Now BART also is in very close proximity to 100 First. So we look at this as an opportunity. We literally went around to look at all the buildings, some of which have ownership that aren't going to sell, some might sell. And we've been trying to surprise something lose. We were successful on this one. The fact about this particular building that I really liked is that, if you think of a building having four sides, this building has a side on Mission, which is a nice exposure.

It has one that is facing on First, which is it's front door and up until the turning down right, it literally looked across the street at a 1940s, 1950s Benich building that was a continental trailways building with all the tenant source of folks that hang around those terminals. And on the south side of the building, it had an old freeway overpass that hadn't been used in years, where you literally had homeless people living underneath it, but those are now being torn down.

So just with those two things being torn down, those two horrible adjacencies, the building will go from having two wonderful adjacencies to four wonderful adjacencies in very short order, then it will go to being a ground zero, I shouldn't use that term, at the epicenter of the new transportation nucleus and it's parking would not. I think it's going to become one of the most sought after buildings in the city.

Unidentified Analyst

And just on the Boeing building of Segundo, you've put in about $51 million into that building, historical costs for the 10-K, and targeted now here another $40 million of redevelopment, so call it over $90million or $300 a foot, does that math make sense from a return perspective?

John Kilroy

You're talking about the original basis?

Unidentified Analyst

The original basis is $50 million. And so another $40 million into it, what's going to be the return on new capital versus return on total?

Tyler Rose

The incremental cost of the development is, as you point out about $40 million. A lot of that is TIs and leasing commissions for re-tenanted, almost half of that. And well, the incremental redevelopment cost is a portion of that $40 million. But the depreciated basis as you saw is about $9 million for the buildings for about 30 years ago.

Unidentified Analyst

There are substantial more within the portfolio that is still yielding reasonable on cost. I'm just trying to figure out if there are other things that we need to be mindful of where you have to spend a substantial capital to keep a return.

John Kilroy

I mean there could be on some smaller ones, but nothing to this level. What we're really doing here is we have repositioned two of the three buildings in that complex and that basically they're occupied. One is entirely occupied by DirecTV, that's about hundred and some thousand feet. The twin building 300,000 feet, DirecTV occupies by 200,000 square feet.
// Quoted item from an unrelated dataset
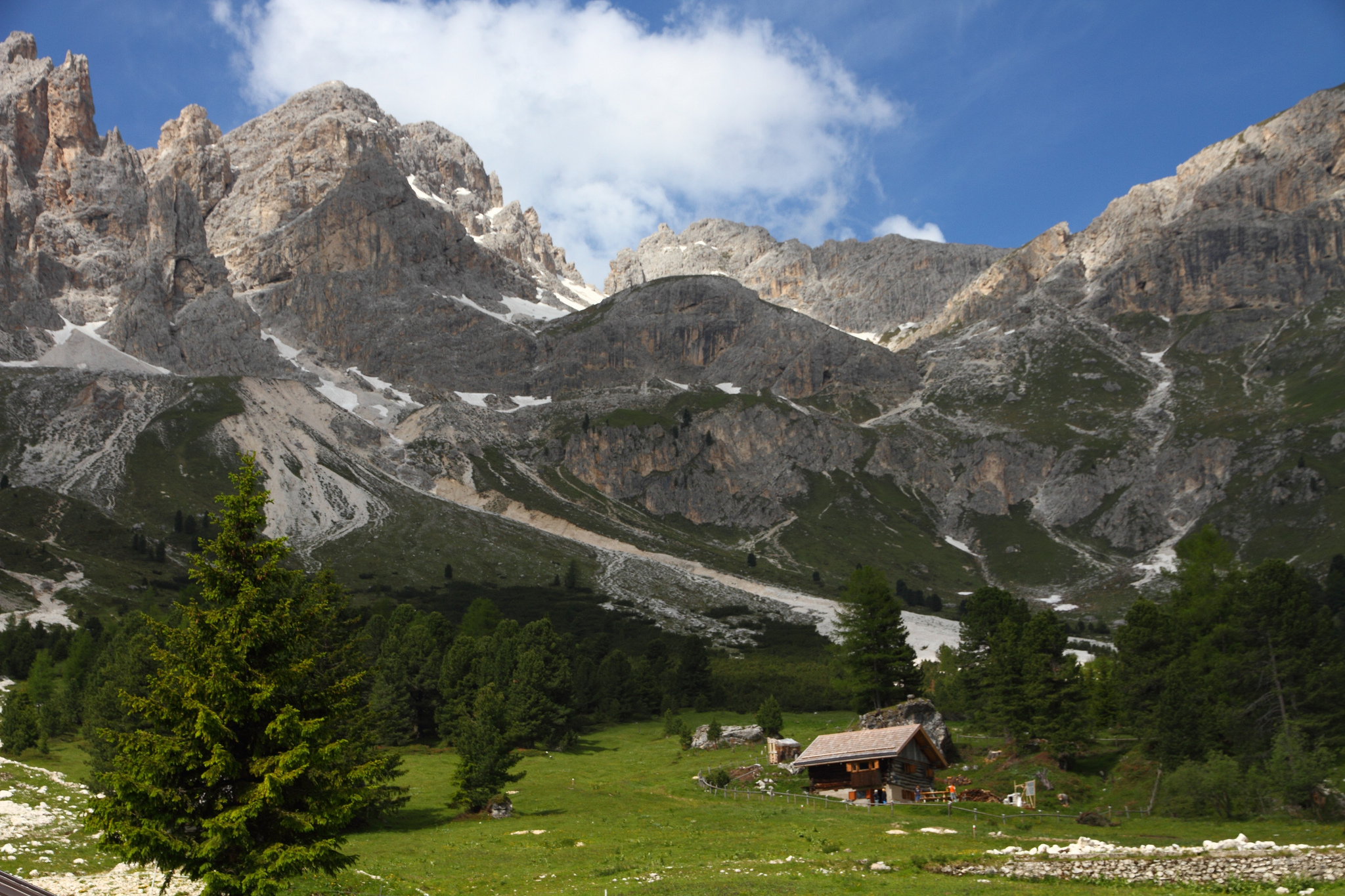 Sud Tirolo e i suoi Passi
And what we're doing now is not only repositioning the older building, the twin it's not older, but it looks older, 2260 building to bring it up to speed, to where what we did for DirecTV and the adjacent, essentially twin building or 2250 and then have the TIs and so forth. But we're also repositioning the courtyards and the plazas and all the rest, because we think we're going to be able to drive the economics of the entire complex out pretty substantially. And I can't really get too much further into that, but let's just say that we're having some very good discussion with folks.

Operator

Thank you for your questions, ladies and gentlemen. I would now like to hand the call back to management.

John Kilroy

Thank you for your time here and your interest in KRC.

Operator

Thank you for your participation in today's conference. This concludes the presentation. You may now disconnect.